[Selected extract]

--- begin ---

Using the SelectFields operator in Java
// Create the select fields operator
SelectFields select = graph.add(new SelectFields());
select.setFieldNames(Arrays.asList("field4", "field1"));

// Connect the source port to the select fields operator
graph.connect(source, select.getInput());

// Connect select fields output to a downstream operator.
// This data only contains "field1" and "field4".
graph.connect(select.getOutput(), target);
Using the SelectFields operator in RushScript
// Select fields: field4, field1 in that order
var results = dr.selectFields(data, {fieldNames:['field4', 'field1']});
Properties
The SelectFields operator provides one property.
Name
Type
Description
fieldNames
List<String>
The names of the fields to retain from the input data.
Ports
The SelectFields operator provides a single input port.
Name
Type
Get Method
Description
input
getInput()
The input data.
The SelectFields operator provides a single output port.
Name
Type
Get Method
Description
output
getOutput()
The data with the specified fields retained.
Using the RemapFields Operator to Rename Fields
The RemapFields operator rearranges and renames fields in a record. Two options are provided for handling source fields not specifically referenced in the field renaming:
Unmapped fields are removed from the result. This achieves the same effect as combining the renaming operation with the SelectFields operator.
Unmapped fields are kept in the result, with the names of the fields remaining the same as in the source. For example, if the source schema is [A,B,C] and the mapping is {B -> Z}, the resulting schema will be [A,Z,C].
Code Example
The following code example creates a RemapFields operator and configures it using a convenience method on the FieldRemapping class. The input field named "source1" will be renamed to "target1". All other fields will be left unchanged.

--- end ---

[Supplied records]
--- begin ---

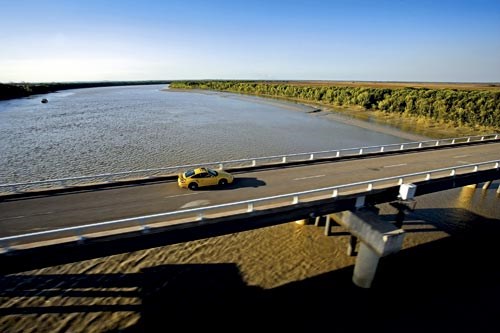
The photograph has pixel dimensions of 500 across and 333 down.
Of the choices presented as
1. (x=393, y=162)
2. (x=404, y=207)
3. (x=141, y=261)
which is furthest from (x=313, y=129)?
(x=141, y=261)

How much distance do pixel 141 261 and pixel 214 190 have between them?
654 centimetres

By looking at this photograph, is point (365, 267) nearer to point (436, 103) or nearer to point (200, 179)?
point (200, 179)

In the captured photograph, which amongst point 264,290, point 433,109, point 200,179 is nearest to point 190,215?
point 200,179

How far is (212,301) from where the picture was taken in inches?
612

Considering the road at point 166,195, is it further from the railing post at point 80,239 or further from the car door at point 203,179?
the railing post at point 80,239

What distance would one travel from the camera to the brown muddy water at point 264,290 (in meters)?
14.4

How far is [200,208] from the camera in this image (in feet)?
42.6

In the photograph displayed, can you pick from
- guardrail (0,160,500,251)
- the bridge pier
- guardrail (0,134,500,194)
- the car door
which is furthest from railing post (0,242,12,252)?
the bridge pier

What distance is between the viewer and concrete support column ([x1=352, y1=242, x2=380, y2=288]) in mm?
16328

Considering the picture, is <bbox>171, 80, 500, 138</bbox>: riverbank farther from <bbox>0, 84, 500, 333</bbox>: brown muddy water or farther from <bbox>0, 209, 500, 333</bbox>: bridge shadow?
<bbox>0, 209, 500, 333</bbox>: bridge shadow

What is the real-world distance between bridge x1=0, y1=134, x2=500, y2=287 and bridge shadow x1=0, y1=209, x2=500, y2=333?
2.10m

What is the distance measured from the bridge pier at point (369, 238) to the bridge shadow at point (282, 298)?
0.97m

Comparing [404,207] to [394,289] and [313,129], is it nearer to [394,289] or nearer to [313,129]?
[394,289]

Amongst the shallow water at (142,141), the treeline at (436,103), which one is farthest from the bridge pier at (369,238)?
the treeline at (436,103)
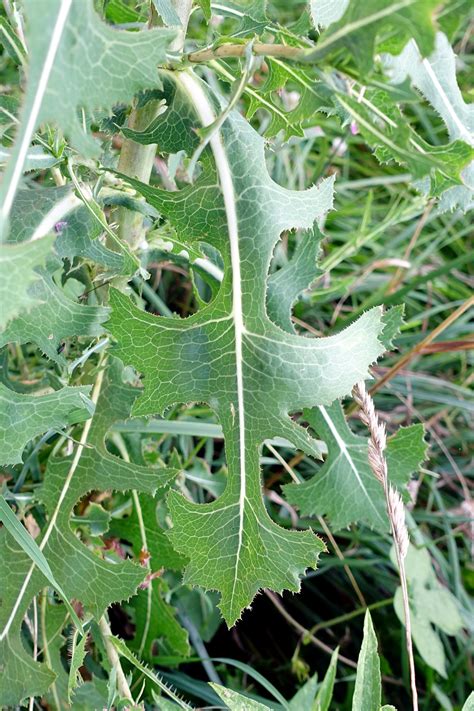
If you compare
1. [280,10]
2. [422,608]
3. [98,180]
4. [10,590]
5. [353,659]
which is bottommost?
[353,659]

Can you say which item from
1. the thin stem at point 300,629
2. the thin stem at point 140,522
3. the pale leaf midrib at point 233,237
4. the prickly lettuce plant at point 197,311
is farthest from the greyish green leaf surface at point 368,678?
the thin stem at point 300,629

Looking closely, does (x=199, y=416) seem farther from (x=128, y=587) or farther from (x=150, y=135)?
(x=150, y=135)

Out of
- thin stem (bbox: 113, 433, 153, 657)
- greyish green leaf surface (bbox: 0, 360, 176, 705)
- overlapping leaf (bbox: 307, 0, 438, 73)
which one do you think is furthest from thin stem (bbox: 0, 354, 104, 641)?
overlapping leaf (bbox: 307, 0, 438, 73)

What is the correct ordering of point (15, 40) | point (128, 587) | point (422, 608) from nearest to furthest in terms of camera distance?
point (15, 40)
point (128, 587)
point (422, 608)

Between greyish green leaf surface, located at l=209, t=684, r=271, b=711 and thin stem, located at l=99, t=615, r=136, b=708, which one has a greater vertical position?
greyish green leaf surface, located at l=209, t=684, r=271, b=711

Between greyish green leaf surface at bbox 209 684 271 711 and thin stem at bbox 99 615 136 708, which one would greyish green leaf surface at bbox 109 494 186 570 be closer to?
thin stem at bbox 99 615 136 708

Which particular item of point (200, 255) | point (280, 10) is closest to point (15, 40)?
point (200, 255)

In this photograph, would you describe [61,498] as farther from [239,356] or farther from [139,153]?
[139,153]
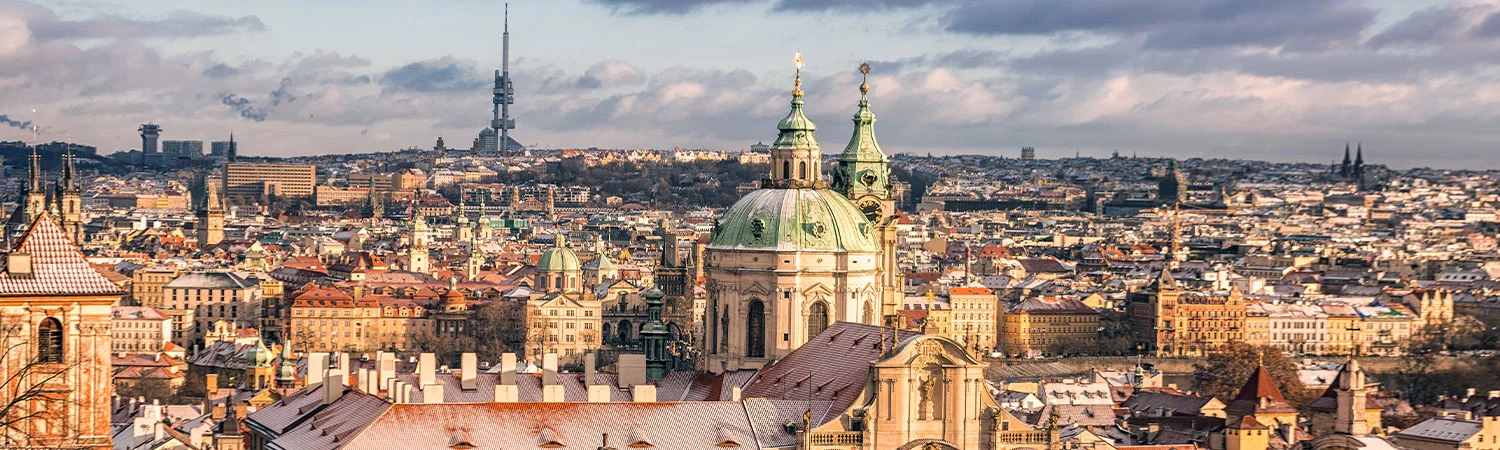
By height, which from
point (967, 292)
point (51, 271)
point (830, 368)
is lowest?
point (967, 292)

--- end ---

[What you will do]
How would you sum up the operator documentation in two sentences?

[Output of the task]
The SelectFields operator, shown in Java and RushScript examples, has one property, fieldNames, naming the fields to retain from the input data, along with a single input port and a single output port that carries the data with those fields retained. The RemapFields operator rearranges and renames fields in a record, and it can either remove fields not referenced in the renaming or keep them under their source names.